The SA economy has received two body blows: GDP growth fell to a mere 1,3% in the second quarter, followed by a dismal reading for the purchasing managers’ index (PMI) for August. This suggests that third-quarter growth will also disappoint.

Despite the bad news, finance minister Pravin Gordhan believes that neither the global nor the domestic economy will enter a recession yet, unless there’s a serious deterioration in global macroeconomic conditions. He puts the odds against a recession at 60:40 while stressing that these are “very uncertain times” and that “things can go either way”.

In an interview with the FM last week, the minister said: “I’ll stick to that [ 60:40 projection] for now but there’s no doubt that as we go on, the lack of decisiveness and action to grow economies is creating a gloomier picture.”

Treasury was conservative at the tabling of the national budget in February, forecasting only 3,4% real GDP growth for the year — a number bang in line with the new, weaker consensus.

But even the 3,4% figure now looks doubtful, given the downward revision to first- quarter growth (from 4,8% to 4,5%), the abysmal second-quarter growth figure of 1,3% and signs that third-quarter growth will also be weak. Growth will need to accelerate over the second half of the year, averaging 3,4%, to realise the budget forecast.

This seems unlikely, given that global weakness and continued financial market volatility appear set to extend their drag on growth into the third quarter.

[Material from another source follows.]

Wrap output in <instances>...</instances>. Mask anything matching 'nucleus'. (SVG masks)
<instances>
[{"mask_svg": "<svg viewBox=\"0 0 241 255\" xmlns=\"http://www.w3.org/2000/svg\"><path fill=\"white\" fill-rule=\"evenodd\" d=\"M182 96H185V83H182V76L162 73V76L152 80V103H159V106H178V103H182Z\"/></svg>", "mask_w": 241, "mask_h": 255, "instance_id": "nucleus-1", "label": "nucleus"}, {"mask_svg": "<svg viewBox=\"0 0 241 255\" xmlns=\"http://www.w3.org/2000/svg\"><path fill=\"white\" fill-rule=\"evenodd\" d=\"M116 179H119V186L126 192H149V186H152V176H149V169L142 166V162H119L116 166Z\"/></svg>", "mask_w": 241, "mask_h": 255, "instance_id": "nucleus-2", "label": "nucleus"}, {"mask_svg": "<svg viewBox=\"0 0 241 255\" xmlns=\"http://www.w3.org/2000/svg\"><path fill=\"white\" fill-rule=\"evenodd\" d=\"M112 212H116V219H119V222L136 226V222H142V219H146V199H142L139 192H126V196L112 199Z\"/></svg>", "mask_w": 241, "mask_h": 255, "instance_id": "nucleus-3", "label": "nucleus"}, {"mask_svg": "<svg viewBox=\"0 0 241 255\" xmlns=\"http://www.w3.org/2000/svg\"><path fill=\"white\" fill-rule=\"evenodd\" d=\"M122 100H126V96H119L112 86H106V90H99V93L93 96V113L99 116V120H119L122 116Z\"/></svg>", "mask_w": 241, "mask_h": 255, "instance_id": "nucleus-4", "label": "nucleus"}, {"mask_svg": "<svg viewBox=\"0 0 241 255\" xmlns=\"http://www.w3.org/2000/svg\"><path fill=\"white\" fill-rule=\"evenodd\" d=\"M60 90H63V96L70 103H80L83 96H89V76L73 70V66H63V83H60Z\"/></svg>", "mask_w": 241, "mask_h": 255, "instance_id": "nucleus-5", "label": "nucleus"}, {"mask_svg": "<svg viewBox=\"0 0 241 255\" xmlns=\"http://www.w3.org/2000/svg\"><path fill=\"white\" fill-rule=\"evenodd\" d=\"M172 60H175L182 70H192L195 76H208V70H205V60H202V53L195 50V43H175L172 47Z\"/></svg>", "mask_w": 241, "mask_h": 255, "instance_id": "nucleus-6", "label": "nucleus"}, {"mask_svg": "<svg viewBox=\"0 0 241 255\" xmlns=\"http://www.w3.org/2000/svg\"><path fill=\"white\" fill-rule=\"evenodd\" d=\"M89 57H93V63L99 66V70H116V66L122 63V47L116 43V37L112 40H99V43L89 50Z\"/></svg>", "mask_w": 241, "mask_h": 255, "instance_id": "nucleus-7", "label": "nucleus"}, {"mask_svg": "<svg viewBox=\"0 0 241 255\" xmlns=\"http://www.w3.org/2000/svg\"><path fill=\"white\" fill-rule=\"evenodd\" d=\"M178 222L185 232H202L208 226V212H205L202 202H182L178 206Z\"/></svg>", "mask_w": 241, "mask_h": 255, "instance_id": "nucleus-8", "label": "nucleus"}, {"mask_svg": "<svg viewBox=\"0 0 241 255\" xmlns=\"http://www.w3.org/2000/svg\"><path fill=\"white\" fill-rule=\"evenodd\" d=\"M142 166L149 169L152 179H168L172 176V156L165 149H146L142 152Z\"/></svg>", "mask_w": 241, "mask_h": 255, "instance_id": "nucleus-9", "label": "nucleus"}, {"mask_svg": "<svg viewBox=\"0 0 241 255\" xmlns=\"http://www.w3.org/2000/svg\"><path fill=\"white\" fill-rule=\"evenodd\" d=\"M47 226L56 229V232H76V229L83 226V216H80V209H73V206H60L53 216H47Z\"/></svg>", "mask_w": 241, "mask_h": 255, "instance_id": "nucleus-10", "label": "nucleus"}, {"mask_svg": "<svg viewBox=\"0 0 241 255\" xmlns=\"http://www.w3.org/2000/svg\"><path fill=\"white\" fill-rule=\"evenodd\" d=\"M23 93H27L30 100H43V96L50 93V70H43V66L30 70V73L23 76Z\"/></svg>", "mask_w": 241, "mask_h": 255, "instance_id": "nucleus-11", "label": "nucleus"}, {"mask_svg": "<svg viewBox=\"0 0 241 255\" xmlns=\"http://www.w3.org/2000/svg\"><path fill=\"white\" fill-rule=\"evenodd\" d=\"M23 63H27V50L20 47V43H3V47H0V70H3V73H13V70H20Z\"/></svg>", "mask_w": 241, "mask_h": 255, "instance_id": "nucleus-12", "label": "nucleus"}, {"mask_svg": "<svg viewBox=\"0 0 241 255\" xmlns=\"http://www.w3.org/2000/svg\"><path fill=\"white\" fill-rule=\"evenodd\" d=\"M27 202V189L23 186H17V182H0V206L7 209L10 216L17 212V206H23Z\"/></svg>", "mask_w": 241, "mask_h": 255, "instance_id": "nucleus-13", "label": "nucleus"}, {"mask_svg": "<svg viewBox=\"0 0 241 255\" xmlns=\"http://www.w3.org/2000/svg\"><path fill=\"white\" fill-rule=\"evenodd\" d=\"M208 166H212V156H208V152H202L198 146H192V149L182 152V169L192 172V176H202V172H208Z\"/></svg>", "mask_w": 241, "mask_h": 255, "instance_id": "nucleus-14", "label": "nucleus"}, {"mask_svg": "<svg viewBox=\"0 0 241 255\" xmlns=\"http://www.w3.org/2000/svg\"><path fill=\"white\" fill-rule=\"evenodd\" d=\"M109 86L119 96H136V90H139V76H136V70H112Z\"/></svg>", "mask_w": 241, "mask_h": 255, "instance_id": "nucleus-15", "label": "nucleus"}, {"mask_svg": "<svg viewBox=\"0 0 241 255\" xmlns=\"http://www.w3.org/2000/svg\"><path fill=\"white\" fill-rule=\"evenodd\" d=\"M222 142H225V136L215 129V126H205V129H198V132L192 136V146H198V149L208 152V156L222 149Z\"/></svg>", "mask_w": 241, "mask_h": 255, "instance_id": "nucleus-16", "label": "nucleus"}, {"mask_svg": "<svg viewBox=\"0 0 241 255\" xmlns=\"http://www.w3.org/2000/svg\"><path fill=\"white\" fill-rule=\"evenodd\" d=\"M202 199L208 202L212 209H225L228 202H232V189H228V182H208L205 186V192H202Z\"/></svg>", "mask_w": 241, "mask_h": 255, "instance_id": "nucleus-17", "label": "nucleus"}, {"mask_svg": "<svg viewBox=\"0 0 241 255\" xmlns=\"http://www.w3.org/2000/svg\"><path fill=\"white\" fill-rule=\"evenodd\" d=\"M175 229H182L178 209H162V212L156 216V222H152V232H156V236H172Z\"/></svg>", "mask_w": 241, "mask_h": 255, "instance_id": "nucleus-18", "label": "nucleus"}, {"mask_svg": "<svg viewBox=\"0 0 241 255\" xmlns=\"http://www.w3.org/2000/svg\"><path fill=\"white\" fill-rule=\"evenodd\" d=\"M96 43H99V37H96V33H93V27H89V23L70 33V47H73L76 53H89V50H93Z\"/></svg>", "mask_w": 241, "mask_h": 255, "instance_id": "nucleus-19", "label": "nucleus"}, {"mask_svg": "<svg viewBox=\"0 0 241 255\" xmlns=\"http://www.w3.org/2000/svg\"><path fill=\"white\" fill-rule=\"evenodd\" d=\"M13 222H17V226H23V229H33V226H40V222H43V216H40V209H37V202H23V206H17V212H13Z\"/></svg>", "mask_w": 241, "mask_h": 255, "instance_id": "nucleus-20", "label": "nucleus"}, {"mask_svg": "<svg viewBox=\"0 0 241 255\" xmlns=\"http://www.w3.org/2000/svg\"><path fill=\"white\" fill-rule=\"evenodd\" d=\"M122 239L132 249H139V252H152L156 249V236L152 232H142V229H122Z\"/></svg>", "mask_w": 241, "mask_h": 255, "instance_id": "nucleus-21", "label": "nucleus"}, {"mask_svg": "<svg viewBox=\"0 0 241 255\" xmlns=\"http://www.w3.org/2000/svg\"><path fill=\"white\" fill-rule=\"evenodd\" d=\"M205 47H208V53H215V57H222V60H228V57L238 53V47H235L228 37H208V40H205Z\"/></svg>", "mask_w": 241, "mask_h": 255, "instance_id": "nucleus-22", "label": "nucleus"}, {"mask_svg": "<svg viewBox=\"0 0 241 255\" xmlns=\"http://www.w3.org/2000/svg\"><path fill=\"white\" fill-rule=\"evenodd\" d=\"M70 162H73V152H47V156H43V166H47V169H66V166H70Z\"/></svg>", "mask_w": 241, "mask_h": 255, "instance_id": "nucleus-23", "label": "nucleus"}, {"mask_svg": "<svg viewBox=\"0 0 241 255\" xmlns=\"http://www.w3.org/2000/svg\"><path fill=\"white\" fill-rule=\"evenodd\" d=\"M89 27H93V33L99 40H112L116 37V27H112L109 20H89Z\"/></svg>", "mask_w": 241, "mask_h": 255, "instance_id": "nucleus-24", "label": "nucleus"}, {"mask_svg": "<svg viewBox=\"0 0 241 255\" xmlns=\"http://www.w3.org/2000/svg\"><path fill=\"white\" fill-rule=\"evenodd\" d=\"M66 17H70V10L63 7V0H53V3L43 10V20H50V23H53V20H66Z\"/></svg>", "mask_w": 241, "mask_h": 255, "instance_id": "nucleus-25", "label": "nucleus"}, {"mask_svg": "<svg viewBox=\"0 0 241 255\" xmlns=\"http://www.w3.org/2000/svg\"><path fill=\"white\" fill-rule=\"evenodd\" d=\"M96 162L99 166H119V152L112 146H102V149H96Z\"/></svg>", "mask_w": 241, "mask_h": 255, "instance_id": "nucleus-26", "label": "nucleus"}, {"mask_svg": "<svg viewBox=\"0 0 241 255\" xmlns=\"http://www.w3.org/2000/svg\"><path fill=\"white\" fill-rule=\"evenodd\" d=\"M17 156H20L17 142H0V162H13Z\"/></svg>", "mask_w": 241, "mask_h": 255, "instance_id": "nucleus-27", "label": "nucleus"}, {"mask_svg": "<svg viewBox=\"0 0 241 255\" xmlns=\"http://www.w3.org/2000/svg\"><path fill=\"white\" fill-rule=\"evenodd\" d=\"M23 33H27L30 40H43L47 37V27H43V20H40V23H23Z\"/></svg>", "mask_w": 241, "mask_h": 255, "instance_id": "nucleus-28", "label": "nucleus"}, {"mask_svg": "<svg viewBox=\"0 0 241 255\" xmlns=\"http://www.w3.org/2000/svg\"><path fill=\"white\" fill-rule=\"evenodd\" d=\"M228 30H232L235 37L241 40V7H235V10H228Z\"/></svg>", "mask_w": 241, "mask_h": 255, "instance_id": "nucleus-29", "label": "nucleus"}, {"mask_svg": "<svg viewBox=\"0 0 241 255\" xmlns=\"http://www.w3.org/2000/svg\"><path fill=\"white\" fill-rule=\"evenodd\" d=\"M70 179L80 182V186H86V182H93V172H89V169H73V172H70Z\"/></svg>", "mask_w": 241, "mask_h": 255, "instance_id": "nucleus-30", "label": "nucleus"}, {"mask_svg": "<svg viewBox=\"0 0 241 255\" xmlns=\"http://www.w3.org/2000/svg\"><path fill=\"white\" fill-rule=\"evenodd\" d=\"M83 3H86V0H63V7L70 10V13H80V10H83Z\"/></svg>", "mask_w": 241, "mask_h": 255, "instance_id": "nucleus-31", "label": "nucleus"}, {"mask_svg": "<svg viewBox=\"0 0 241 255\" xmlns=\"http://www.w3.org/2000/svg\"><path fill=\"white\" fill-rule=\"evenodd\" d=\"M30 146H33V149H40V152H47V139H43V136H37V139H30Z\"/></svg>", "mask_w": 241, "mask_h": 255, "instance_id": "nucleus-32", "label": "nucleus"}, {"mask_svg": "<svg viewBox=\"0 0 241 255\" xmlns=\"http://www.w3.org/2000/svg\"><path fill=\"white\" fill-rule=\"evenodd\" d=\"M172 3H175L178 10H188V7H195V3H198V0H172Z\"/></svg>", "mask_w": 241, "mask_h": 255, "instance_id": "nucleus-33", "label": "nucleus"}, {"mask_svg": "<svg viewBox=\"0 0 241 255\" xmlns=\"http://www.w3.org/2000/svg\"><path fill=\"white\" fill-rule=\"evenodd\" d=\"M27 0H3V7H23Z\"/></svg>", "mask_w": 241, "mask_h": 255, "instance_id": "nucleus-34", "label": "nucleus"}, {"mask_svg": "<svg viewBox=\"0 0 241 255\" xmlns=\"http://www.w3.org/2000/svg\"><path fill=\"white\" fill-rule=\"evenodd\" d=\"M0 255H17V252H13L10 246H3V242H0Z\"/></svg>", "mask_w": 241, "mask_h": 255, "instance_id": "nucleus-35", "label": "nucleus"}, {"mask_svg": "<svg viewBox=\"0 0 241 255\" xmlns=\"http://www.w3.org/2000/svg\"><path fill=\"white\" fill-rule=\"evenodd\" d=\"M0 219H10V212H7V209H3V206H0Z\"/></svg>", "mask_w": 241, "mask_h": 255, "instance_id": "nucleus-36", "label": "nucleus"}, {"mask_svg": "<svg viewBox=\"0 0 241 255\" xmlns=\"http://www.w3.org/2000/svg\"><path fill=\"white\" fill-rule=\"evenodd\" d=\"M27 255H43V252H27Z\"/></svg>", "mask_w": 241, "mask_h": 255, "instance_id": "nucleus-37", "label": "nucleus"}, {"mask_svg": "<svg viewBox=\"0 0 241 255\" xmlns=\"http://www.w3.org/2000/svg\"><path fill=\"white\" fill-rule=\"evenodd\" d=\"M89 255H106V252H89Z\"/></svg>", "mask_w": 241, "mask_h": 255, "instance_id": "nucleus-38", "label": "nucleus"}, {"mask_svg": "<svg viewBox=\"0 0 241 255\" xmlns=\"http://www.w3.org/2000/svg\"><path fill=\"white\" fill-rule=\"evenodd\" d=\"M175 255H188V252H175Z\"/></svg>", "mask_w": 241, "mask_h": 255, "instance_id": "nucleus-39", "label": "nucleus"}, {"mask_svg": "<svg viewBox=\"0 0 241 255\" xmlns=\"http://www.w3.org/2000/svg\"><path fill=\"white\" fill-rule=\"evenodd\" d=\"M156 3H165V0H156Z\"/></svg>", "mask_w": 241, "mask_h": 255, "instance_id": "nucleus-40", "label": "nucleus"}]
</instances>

Gordhan would not be drawn on whether treasury’s GDP forecast will be revised lower in the medium-term budget policy statement on October 25, saying that the forecast will be finalised only about 10 days into October. “These are very uncertain times and any day or week could change the trajectory of where we’re going.”

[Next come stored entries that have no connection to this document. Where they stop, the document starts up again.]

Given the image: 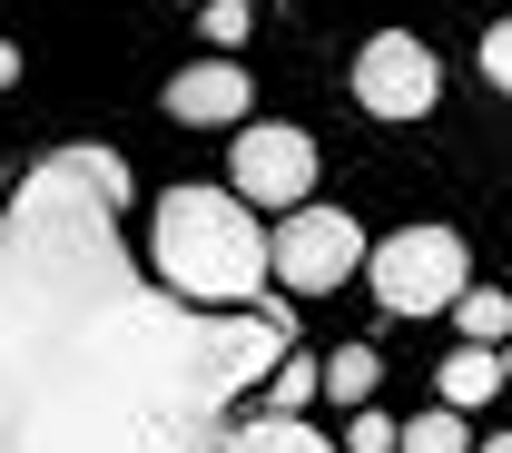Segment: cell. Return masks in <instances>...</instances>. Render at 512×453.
Here are the masks:
<instances>
[{"label": "cell", "instance_id": "1", "mask_svg": "<svg viewBox=\"0 0 512 453\" xmlns=\"http://www.w3.org/2000/svg\"><path fill=\"white\" fill-rule=\"evenodd\" d=\"M286 316L178 306L128 257V168L50 148L0 197V453H217Z\"/></svg>", "mask_w": 512, "mask_h": 453}, {"label": "cell", "instance_id": "2", "mask_svg": "<svg viewBox=\"0 0 512 453\" xmlns=\"http://www.w3.org/2000/svg\"><path fill=\"white\" fill-rule=\"evenodd\" d=\"M148 276L178 296V306H207V316H247L266 296V227L256 207H237L227 188H158L148 207Z\"/></svg>", "mask_w": 512, "mask_h": 453}, {"label": "cell", "instance_id": "3", "mask_svg": "<svg viewBox=\"0 0 512 453\" xmlns=\"http://www.w3.org/2000/svg\"><path fill=\"white\" fill-rule=\"evenodd\" d=\"M365 286H375L384 316H444L453 296L473 286V247L453 227H394L375 257H365Z\"/></svg>", "mask_w": 512, "mask_h": 453}, {"label": "cell", "instance_id": "4", "mask_svg": "<svg viewBox=\"0 0 512 453\" xmlns=\"http://www.w3.org/2000/svg\"><path fill=\"white\" fill-rule=\"evenodd\" d=\"M355 266H365V227L345 207H286V227L266 237V276L286 296H335Z\"/></svg>", "mask_w": 512, "mask_h": 453}, {"label": "cell", "instance_id": "5", "mask_svg": "<svg viewBox=\"0 0 512 453\" xmlns=\"http://www.w3.org/2000/svg\"><path fill=\"white\" fill-rule=\"evenodd\" d=\"M227 197L237 207H306L316 197V138L286 119H247L237 158H227Z\"/></svg>", "mask_w": 512, "mask_h": 453}, {"label": "cell", "instance_id": "6", "mask_svg": "<svg viewBox=\"0 0 512 453\" xmlns=\"http://www.w3.org/2000/svg\"><path fill=\"white\" fill-rule=\"evenodd\" d=\"M355 99H365L375 119H424V109L444 99V69H434V50H424L414 30H375V40L355 50Z\"/></svg>", "mask_w": 512, "mask_h": 453}, {"label": "cell", "instance_id": "7", "mask_svg": "<svg viewBox=\"0 0 512 453\" xmlns=\"http://www.w3.org/2000/svg\"><path fill=\"white\" fill-rule=\"evenodd\" d=\"M168 119H188V129H247L256 119V79L237 60H188L168 79Z\"/></svg>", "mask_w": 512, "mask_h": 453}, {"label": "cell", "instance_id": "8", "mask_svg": "<svg viewBox=\"0 0 512 453\" xmlns=\"http://www.w3.org/2000/svg\"><path fill=\"white\" fill-rule=\"evenodd\" d=\"M503 394V355L493 345H453L444 365H434V404L444 414H473V404H493Z\"/></svg>", "mask_w": 512, "mask_h": 453}, {"label": "cell", "instance_id": "9", "mask_svg": "<svg viewBox=\"0 0 512 453\" xmlns=\"http://www.w3.org/2000/svg\"><path fill=\"white\" fill-rule=\"evenodd\" d=\"M375 385H384V355H375V345H335V355L316 365V394H325V404H345V414H365Z\"/></svg>", "mask_w": 512, "mask_h": 453}, {"label": "cell", "instance_id": "10", "mask_svg": "<svg viewBox=\"0 0 512 453\" xmlns=\"http://www.w3.org/2000/svg\"><path fill=\"white\" fill-rule=\"evenodd\" d=\"M217 453H335V444H325L306 414H256V424H227Z\"/></svg>", "mask_w": 512, "mask_h": 453}, {"label": "cell", "instance_id": "11", "mask_svg": "<svg viewBox=\"0 0 512 453\" xmlns=\"http://www.w3.org/2000/svg\"><path fill=\"white\" fill-rule=\"evenodd\" d=\"M453 325H463V345H493V355H503L512 296H503V286H463V296H453Z\"/></svg>", "mask_w": 512, "mask_h": 453}, {"label": "cell", "instance_id": "12", "mask_svg": "<svg viewBox=\"0 0 512 453\" xmlns=\"http://www.w3.org/2000/svg\"><path fill=\"white\" fill-rule=\"evenodd\" d=\"M394 453H473V434H463V414H414V424H394Z\"/></svg>", "mask_w": 512, "mask_h": 453}, {"label": "cell", "instance_id": "13", "mask_svg": "<svg viewBox=\"0 0 512 453\" xmlns=\"http://www.w3.org/2000/svg\"><path fill=\"white\" fill-rule=\"evenodd\" d=\"M306 404H316V355H296V345H286V355H276V375H266V414H306Z\"/></svg>", "mask_w": 512, "mask_h": 453}, {"label": "cell", "instance_id": "14", "mask_svg": "<svg viewBox=\"0 0 512 453\" xmlns=\"http://www.w3.org/2000/svg\"><path fill=\"white\" fill-rule=\"evenodd\" d=\"M335 453H394V414H345V434H335Z\"/></svg>", "mask_w": 512, "mask_h": 453}, {"label": "cell", "instance_id": "15", "mask_svg": "<svg viewBox=\"0 0 512 453\" xmlns=\"http://www.w3.org/2000/svg\"><path fill=\"white\" fill-rule=\"evenodd\" d=\"M197 20H207V40H217V50H237V40L256 30V10H247V0H207Z\"/></svg>", "mask_w": 512, "mask_h": 453}, {"label": "cell", "instance_id": "16", "mask_svg": "<svg viewBox=\"0 0 512 453\" xmlns=\"http://www.w3.org/2000/svg\"><path fill=\"white\" fill-rule=\"evenodd\" d=\"M483 79H493V89L512 99V10L493 20V30H483Z\"/></svg>", "mask_w": 512, "mask_h": 453}, {"label": "cell", "instance_id": "17", "mask_svg": "<svg viewBox=\"0 0 512 453\" xmlns=\"http://www.w3.org/2000/svg\"><path fill=\"white\" fill-rule=\"evenodd\" d=\"M0 89H20V40H0Z\"/></svg>", "mask_w": 512, "mask_h": 453}, {"label": "cell", "instance_id": "18", "mask_svg": "<svg viewBox=\"0 0 512 453\" xmlns=\"http://www.w3.org/2000/svg\"><path fill=\"white\" fill-rule=\"evenodd\" d=\"M473 453H512V434H483V444H473Z\"/></svg>", "mask_w": 512, "mask_h": 453}, {"label": "cell", "instance_id": "19", "mask_svg": "<svg viewBox=\"0 0 512 453\" xmlns=\"http://www.w3.org/2000/svg\"><path fill=\"white\" fill-rule=\"evenodd\" d=\"M503 385H512V345H503Z\"/></svg>", "mask_w": 512, "mask_h": 453}, {"label": "cell", "instance_id": "20", "mask_svg": "<svg viewBox=\"0 0 512 453\" xmlns=\"http://www.w3.org/2000/svg\"><path fill=\"white\" fill-rule=\"evenodd\" d=\"M188 10H207V0H188Z\"/></svg>", "mask_w": 512, "mask_h": 453}]
</instances>
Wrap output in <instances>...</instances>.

But if growth should turn out to be lower than expected, the impact that will have on the country’s debt position will still be manageable, according to treasury. “Whether the deficit is slightly larger or smaller this year is far less important than recognising that our medium- and-long-term debt outlook is stable,” says a treasury analysis of SA’s growth outlook.

Treasury concedes that SA now has less fiscal space in which to manoeuvre, having responded strongly to the 2009 recession. But its game plan is still to support recovery in the short term. At the same time it will intensify its efforts towards medium-term consolidation in order to preserve fiscal sustainability.

This approach is in line with the shift in global thinking. “Whereas over the past few months there was strong support for fiscal austerity, that has changed,” says Gordhan. “There is now a much more nuanced approach which says: focus on growth and jobs in the short term because a focus on fiscal austerity won’t produce the goods.”

What this means is that SA’s fiscal approach will remain countercyclical. In other words: government will avoid a premature withdrawal of fiscal support while simultaneously considering ways to reinforce fiscal sustainability .

The news that treasury is determined to maintain a pro-growth stance will be music to the ears of SA’s beleaguered manufacturing sector.

The drop-off in manufacturing activity was by far the biggest drag on second- quarter growth, subtracting 1,1 percentage points off the quarterly growth rate. By the end of the quarter, manufacturing production was still more than 14% below its pre-recessionary peak (see graph).

Economists blame manufacturing’s second-quarter collapse on the broader global slowdown, strike activity and supply disruptions to vehicle production caused by the Japanese earthquake. Manufacturers say, though, the strong rand and domestic cost pressures, especially from administered prices and wages, are the real culprits.

Manufacturers’ electricity costs have climbed by 140% on average over the past four years as municipalities have raised their tariffs by more than the official increases granted to Eskom, according to Stewart Jennings, CEO of the PG Group and chairman of the Manufacturing Circle, a lobby group of 30 major manufacturing companies.